▶ STATED EXERCISE 1: In the post on custom Cassandra data types, which class does a custom type extend?
▶ STATED EXERCISE 2: Write the next part of the post on custom Cassandra data types, starting after its last line.

Monday, July 7, 2014

Custom Cassandra Data Types

In the blog post Connecting to Cassandra from Java, I mentioned that one advantage for Java developers of Cassandra being implemented in Java is the ability to create custom Cassandra data types. In this post, I outline how to do this in greater detail.

Cassandra has numerous built-in data types, but there are situations in which one may want to add a custom type. Cassandra custom data types are implemented in Java by extending the org.apache.cassandra.db.marshal.AbstractType class. The class that extends this must ultimately implement three methods with the following signatures:

public ByteBuffer fromString(final String) throws MarshalException
public TypeSerializer getSerializer()
public int compare(Object, Object)

This post's example implementation of AbstractType is shown in the next code listing.

UnitedStatesState.java - Extends AbstractType
package dustin.examples.cassandra.cqltypes;

import org.apache.cassandra.db.marshal.AbstractType;
import org.apache.cassandra.serializers.MarshalException;
import org.apache.cassandra.serializers.TypeSerializer;

import java.nio.ByteBuffer;

/**
 * Representation of a state in the United States that
 * can be persisted to Cassandra database.
 */
public class UnitedStatesState extends AbstractType
{
   public static final UnitedStatesState instance = new UnitedStatesState();

   @Override
   public ByteBuffer fromString(final String stateName) throws MarshalException
   {
      return getStateAbbreviationAsByteBuffer(stateName);
   }

   @Override
   public TypeSerializer getSerializer()
   {
      return UnitedStatesStateSerializer.instance;
   }

   @Override
   public int compare(Object o1, Object o2)
   {
      if (o1 == null && o2 == null)
      {
         return 0;
      }
      else if (o1 == null)
      {
         return 1;
      }
      else if (o2 == null)
      {
         return -1;
      }
      else
      {
         return o1.toString().compareTo(o2.toString());
      }
   }

   /**
    * Provide standard two-letter abbreviation for United States
    * state whose state name is provided.
    *
    * @param stateName Name of state whose abbreviation is desired.
    * @return State's abbreviation as a ByteBuffer; will return "UK"
    *    if provided state name is unexpected value.
    */
   private ByteBuffer getStateAbbreviationAsByteBuffer(final String stateName)

▶ RECORD SET:
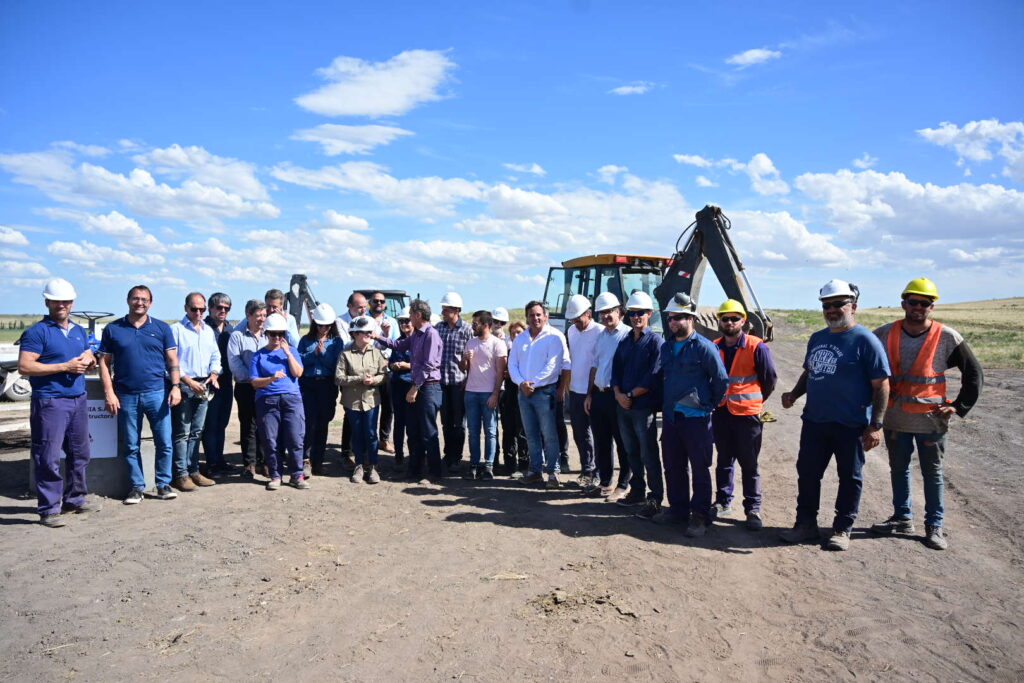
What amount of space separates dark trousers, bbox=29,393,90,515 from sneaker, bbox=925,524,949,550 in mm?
7433

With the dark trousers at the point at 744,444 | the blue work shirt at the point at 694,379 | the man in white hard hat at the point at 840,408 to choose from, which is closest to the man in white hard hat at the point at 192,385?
the blue work shirt at the point at 694,379

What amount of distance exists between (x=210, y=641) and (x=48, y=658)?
0.86 metres

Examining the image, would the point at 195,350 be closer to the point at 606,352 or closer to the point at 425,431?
the point at 425,431

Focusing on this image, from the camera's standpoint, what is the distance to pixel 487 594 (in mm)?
4527

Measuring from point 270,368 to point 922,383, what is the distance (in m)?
6.17

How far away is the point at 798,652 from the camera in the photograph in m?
3.77

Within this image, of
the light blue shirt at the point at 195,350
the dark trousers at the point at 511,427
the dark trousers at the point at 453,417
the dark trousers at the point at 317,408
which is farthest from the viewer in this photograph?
the dark trousers at the point at 511,427

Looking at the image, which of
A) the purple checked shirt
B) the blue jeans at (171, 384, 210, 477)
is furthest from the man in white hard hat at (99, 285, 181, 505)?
the purple checked shirt

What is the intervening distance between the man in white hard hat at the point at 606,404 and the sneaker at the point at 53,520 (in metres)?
4.92

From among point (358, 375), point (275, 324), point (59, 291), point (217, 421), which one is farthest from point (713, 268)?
point (59, 291)

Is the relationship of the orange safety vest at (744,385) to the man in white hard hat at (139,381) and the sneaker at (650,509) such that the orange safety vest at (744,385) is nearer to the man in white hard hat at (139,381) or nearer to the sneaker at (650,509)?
the sneaker at (650,509)

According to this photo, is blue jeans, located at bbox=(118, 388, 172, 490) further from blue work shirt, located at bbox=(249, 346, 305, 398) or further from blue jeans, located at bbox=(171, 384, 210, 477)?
blue work shirt, located at bbox=(249, 346, 305, 398)

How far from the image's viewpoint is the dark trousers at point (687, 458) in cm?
555

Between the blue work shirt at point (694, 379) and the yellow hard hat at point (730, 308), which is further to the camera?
the yellow hard hat at point (730, 308)
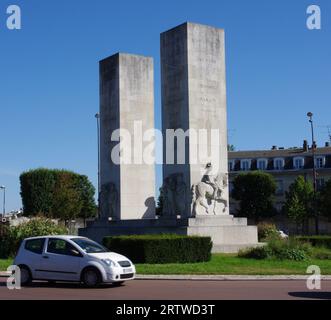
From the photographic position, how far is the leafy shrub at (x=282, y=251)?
2666cm

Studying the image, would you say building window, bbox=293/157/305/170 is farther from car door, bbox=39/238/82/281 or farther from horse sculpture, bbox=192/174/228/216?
car door, bbox=39/238/82/281

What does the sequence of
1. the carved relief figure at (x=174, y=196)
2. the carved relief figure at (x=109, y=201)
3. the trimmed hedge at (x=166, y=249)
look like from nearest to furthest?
the trimmed hedge at (x=166, y=249) < the carved relief figure at (x=174, y=196) < the carved relief figure at (x=109, y=201)

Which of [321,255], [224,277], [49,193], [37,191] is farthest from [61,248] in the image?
[49,193]

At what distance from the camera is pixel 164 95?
3700 cm

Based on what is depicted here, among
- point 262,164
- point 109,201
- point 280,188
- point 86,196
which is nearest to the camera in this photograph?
point 109,201

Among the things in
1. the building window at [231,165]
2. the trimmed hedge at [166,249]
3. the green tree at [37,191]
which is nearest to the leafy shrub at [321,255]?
the trimmed hedge at [166,249]

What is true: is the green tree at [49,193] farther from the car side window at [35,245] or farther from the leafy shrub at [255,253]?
the car side window at [35,245]

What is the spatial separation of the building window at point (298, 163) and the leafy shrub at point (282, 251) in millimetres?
56876

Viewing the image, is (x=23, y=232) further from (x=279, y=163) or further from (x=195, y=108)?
(x=279, y=163)

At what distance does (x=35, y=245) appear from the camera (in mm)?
19609

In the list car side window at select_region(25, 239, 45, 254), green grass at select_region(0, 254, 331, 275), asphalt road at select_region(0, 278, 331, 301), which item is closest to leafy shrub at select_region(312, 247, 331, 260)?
green grass at select_region(0, 254, 331, 275)

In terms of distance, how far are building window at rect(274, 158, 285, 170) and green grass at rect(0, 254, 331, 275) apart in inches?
2348

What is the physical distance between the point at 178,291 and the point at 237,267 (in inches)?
284

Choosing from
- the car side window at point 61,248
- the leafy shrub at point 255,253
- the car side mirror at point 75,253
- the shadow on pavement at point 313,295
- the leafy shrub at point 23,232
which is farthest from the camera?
the leafy shrub at point 23,232
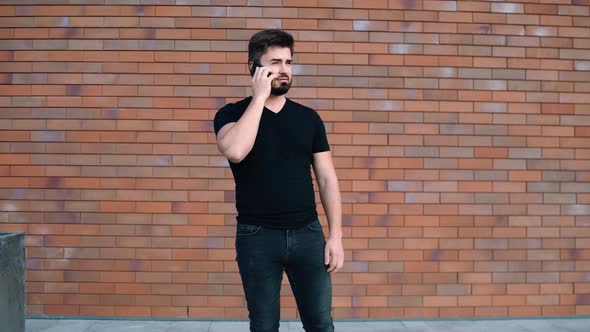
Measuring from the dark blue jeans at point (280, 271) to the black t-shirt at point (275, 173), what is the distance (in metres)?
0.05

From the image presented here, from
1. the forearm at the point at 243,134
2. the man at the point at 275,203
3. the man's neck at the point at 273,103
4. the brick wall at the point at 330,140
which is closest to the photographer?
the forearm at the point at 243,134

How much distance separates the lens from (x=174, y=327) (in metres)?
4.23

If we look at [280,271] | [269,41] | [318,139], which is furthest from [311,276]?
[269,41]

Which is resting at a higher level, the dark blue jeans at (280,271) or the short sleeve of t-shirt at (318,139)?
the short sleeve of t-shirt at (318,139)

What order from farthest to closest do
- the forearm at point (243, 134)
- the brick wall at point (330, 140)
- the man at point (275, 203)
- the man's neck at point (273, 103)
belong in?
the brick wall at point (330, 140) → the man's neck at point (273, 103) → the man at point (275, 203) → the forearm at point (243, 134)

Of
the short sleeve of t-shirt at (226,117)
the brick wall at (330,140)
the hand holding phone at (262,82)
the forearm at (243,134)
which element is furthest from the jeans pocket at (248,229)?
the brick wall at (330,140)

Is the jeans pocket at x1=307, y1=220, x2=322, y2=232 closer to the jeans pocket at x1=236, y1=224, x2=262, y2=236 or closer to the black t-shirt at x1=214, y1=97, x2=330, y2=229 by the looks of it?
the black t-shirt at x1=214, y1=97, x2=330, y2=229

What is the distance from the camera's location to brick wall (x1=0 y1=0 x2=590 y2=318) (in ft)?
14.3

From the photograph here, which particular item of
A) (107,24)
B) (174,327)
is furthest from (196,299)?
(107,24)

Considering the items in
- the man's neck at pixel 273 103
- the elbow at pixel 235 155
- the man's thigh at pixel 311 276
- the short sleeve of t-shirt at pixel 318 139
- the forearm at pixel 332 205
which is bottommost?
the man's thigh at pixel 311 276

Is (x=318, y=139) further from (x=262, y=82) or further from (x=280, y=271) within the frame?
(x=280, y=271)

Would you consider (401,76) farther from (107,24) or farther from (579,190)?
(107,24)

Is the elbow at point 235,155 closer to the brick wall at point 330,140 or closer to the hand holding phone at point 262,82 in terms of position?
the hand holding phone at point 262,82

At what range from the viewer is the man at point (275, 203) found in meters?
2.39
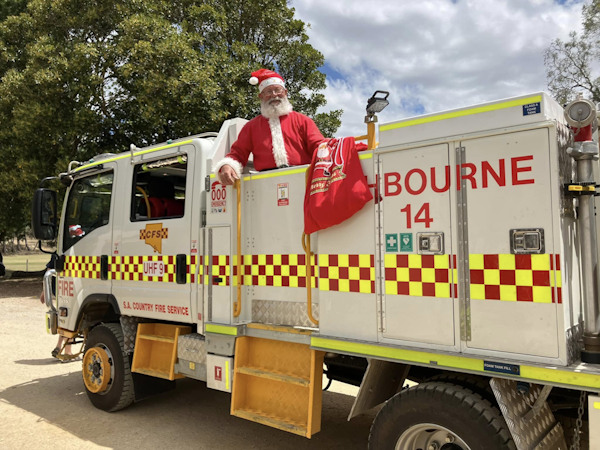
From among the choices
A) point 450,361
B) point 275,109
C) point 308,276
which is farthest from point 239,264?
point 450,361

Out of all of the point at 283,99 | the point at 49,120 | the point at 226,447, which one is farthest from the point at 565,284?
the point at 49,120

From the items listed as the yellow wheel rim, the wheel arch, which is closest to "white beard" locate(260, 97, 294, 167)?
the wheel arch

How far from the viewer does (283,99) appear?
4227 millimetres

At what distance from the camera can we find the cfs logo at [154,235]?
4570mm

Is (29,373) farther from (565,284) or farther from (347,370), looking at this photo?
(565,284)

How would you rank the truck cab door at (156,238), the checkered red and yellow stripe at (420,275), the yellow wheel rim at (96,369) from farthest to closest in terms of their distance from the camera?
the yellow wheel rim at (96,369) < the truck cab door at (156,238) < the checkered red and yellow stripe at (420,275)

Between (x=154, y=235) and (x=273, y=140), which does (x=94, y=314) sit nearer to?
(x=154, y=235)

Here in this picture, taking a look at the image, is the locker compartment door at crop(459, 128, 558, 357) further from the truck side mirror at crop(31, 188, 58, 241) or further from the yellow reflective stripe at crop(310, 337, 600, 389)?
the truck side mirror at crop(31, 188, 58, 241)

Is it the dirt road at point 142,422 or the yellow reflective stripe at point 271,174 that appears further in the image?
the dirt road at point 142,422

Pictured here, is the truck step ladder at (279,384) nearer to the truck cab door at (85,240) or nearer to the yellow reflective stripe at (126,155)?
the yellow reflective stripe at (126,155)

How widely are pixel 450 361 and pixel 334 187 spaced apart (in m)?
1.25

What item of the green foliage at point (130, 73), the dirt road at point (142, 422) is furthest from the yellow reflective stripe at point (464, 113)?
the green foliage at point (130, 73)

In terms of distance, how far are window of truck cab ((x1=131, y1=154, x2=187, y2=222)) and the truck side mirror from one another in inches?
46.9

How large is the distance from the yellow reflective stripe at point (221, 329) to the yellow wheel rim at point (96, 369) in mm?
1777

▶ RESULT 1: org.apache.cassandra.db.marshal.AbstractType

▶ RESULT 2:
   {
      final String upperCaseStateName = stateName != null ? stateName.toUpperCase().replace(" ", "_") : "UNKNOWN";
      String abbreviation;
      try
      {
         abbreviation =  upperCaseStateName.length() == 2
                       ? State.fromAbbreviation(upperCaseStateName).getStateAbbreviation()
                       : State.valueOf(upperCaseStateName).getStateAbbreviation();
      }
      catch (Exception exception)
      {
         abbreviation = State.UNKNOWN.getStateAbbreviation();
      }
      return ByteBuffer.wrap(abbreviation.getBytes());
   }
}

The above class listing references the State enum, which is shown next.

State.java
package dustin.examples.cassandra.cqltypes;

/**
 * Representation of state in the United States.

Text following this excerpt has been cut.